> **EXERCISE SET**
(a) In the forum thread, where did Senorbutt buy a remote, and for about how much?
(b) Copy the forum thread from "LOL-Candy. Recycle: I" up to and including "seems to help .".

> **EXTRACTED TEXT**
########
# My One Line Review



## recycle1943 (Dec 16, 2013)

Sometimes I wish I weren't such a cheapskate because that thing would save me a lot of steps, time and noise. I turn the dc on and forget to turn it off. a remote in my pocket would be pretty nice.


----------



## pjones46 (Mar 1, 2011)

Gezz Roger, you're more frugal than I am. Put some of that formable dum-dum on the motor hole so dust doesn't get sucked into the motor.


----------



## greg48 (Nov 7, 2010)

Sure hope you don't misplace that remote or it's back to the treadmill for you.


----------



## HillbillyShooter (Feb 15, 2012)

Congrats! Looks like you got a great deal. Hope it continues to work for you and keeps those Guinness flowing. You might want to consider a second remote for convenience at other machines (and should one go into hiding). ;-)


----------



## DIYaholic (Jan 28, 2011)

Aint The long Ranger great!!!

I've got one on my HF 2HP DC….
Wouldn't have it any other way!!!


----------



## Kentuk55 (Sep 21, 2010)

LOL, thnx ya'll. -John That's a good idea. Believe me, I'm not lazy, but, this sure is nice.


----------



## lew (Feb 13, 2008)

Thanks for the review, Roger! Glad you like it!!


----------



## JoeLyddon (Apr 22, 2007)

Great Review! *It Works!*


----------



## doubleDD (Oct 21, 2012)

Glad it works. Saving steps is a good thing. Especially after your 5 mile jog everyday. lol. Good review Roger.


----------



## kdc68 (Mar 2, 2012)

Yep got one for my HF as well. It's a bit of a luxury to not have to walk those 5 or 10 (or more) steps to shut the DC off…....Thanks for the review !
v


----------



## Senorbutt (Aug 25, 2013)

Recycle1943- im cheap and broke too. I bought what I think is marketed as an outdoor holiday light remote from Menards for about 15 bucks.
ive got a HF DC too and it works fine for that, I just keep the remote in my apron as I work.


----------



## CFrye (May 13, 2013)

Thanks for the review, Roger. Does it have a locator button on it for when you lose it? ;-)


----------



## Kentuk55 (Sep 21, 2010)

LOL-Candy. Recycle: I had one similar to what you have, but it didn't last long.


----------



## kiefer (Feb 5, 2011)

That all sounds very convenient but I read an article some years ago that staying in one location too long and not moving about is a bad thing so I have made it a habit to move around the shop and even do some stretching from time to time to keep the body loose and it seems to help .


----------



## jbertelson (Sep 26, 2009)
########
> **ITEMS**
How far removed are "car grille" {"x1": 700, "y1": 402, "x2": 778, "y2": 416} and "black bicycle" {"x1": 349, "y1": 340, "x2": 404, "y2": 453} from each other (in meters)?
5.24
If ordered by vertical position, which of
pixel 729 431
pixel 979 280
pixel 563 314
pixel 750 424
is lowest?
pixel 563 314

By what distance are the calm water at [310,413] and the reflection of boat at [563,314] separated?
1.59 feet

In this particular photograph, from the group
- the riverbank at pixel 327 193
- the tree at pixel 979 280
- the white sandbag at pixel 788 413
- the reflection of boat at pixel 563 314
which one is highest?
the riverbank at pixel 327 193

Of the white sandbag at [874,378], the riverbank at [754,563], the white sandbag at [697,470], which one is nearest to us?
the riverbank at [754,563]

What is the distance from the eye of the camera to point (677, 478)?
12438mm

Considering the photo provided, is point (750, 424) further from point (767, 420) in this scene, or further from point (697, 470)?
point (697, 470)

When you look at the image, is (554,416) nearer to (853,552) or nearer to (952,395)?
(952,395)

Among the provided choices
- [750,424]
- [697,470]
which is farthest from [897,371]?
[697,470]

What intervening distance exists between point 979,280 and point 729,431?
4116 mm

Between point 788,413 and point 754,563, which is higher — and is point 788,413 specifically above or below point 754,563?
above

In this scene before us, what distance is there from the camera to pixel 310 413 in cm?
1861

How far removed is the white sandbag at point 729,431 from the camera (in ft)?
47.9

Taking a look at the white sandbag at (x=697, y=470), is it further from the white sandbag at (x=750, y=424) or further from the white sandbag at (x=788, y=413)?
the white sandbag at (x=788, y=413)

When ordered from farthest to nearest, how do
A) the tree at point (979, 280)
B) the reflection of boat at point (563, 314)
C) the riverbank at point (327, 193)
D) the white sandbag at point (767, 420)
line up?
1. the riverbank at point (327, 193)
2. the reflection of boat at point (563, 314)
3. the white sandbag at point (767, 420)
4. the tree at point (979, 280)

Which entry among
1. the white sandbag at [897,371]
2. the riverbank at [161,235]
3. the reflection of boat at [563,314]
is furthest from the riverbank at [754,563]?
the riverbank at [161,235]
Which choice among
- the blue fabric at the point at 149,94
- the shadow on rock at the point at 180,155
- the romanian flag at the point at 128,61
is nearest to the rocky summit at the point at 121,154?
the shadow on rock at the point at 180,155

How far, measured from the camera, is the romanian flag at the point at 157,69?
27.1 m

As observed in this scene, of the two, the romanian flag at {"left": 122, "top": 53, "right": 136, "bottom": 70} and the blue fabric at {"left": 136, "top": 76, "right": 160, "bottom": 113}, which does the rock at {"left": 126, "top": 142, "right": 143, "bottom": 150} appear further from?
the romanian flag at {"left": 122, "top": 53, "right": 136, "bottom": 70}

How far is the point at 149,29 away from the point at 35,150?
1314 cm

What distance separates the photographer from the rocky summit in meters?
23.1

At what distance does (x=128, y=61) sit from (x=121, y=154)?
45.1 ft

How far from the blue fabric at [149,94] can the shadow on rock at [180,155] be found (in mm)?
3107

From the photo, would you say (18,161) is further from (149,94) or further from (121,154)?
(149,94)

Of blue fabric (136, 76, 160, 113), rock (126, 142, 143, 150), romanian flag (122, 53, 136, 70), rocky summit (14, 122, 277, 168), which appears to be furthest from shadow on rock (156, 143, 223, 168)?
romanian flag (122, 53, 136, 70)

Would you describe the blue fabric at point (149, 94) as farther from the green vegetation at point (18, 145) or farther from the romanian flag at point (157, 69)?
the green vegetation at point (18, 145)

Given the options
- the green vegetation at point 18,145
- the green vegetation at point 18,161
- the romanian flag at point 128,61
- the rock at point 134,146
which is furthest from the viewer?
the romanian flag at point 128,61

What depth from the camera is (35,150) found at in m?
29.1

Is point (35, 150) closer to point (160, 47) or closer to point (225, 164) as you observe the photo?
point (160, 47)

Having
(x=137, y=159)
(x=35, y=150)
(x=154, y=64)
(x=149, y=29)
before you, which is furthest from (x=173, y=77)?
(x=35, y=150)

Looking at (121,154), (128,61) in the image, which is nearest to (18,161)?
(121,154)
########
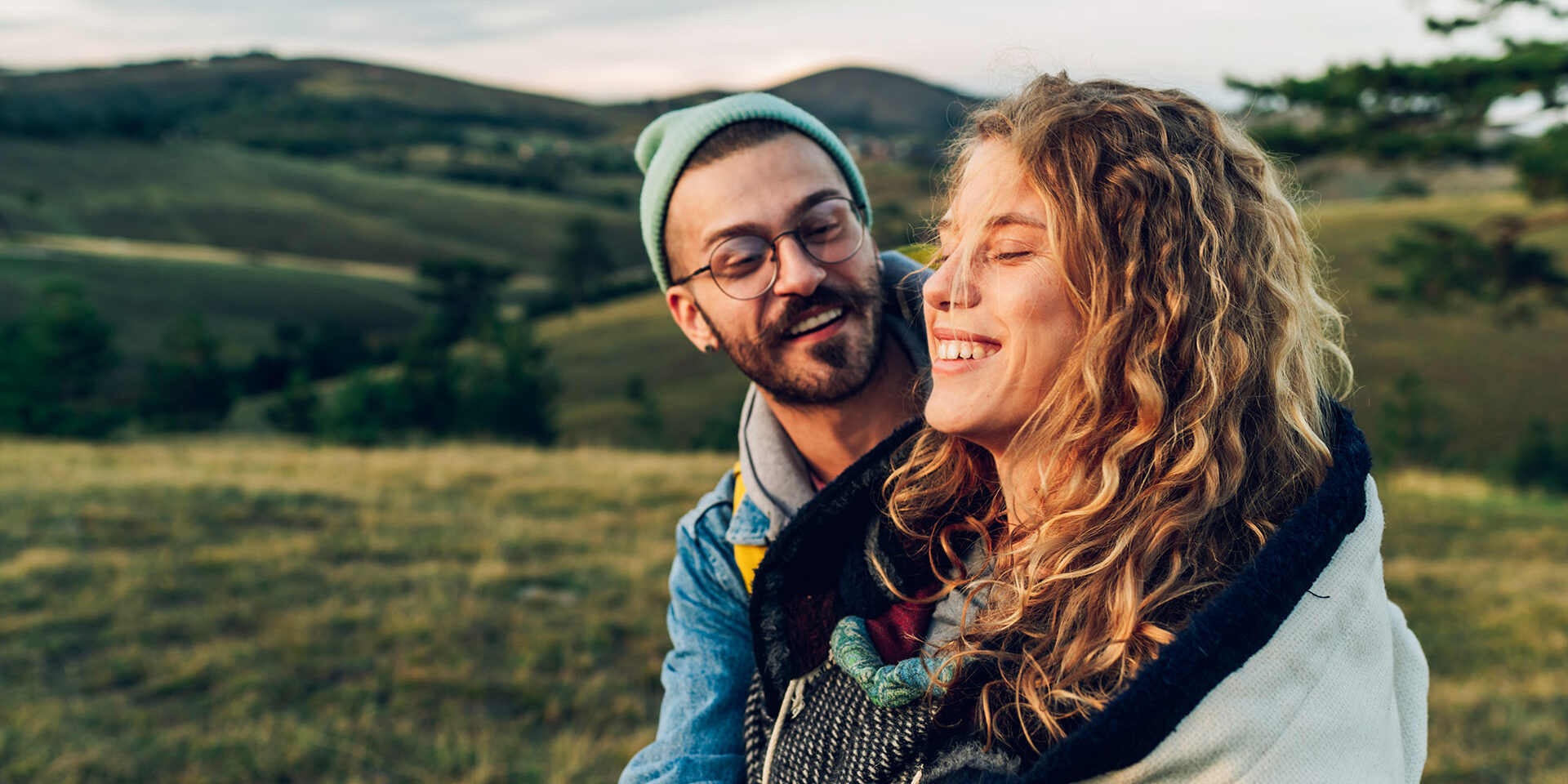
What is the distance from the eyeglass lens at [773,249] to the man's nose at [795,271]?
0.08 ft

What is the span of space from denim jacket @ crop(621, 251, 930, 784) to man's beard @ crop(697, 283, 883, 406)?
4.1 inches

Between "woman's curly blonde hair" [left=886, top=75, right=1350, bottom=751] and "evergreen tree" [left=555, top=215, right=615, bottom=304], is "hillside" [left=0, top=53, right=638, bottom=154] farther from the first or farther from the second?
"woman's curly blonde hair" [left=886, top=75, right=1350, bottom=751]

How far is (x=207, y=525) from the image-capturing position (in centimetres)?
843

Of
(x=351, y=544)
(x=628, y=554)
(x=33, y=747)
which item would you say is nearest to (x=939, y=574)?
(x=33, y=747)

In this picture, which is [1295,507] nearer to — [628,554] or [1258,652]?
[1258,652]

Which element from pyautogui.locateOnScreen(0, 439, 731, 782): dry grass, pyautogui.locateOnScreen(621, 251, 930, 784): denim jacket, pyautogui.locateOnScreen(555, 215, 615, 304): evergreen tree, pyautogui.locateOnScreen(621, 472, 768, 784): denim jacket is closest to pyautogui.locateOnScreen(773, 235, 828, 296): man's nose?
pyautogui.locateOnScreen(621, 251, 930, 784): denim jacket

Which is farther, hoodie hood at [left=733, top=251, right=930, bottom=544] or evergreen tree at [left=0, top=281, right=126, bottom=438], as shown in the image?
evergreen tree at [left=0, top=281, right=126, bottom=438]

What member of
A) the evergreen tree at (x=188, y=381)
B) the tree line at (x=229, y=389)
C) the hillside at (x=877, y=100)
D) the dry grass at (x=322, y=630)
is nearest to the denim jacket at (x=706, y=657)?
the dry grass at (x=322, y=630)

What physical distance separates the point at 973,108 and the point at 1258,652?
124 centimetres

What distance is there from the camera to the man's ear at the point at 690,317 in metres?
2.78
########
> **TASK SOLUTIONS**
(a) From Menards, for about 15 bucks.

(b)
LOL-Candy. Recycle: I had one similar to what you have, but it didn't last long.


----------



## kiefer (Feb 5, 2011)

That all sounds very convenient but I read an article some years ago that staying in one location too long and not moving about is a bad thing so I have made it a habit to move around the shop and even do some stretching from time to time to keep the body loose and it seems to help .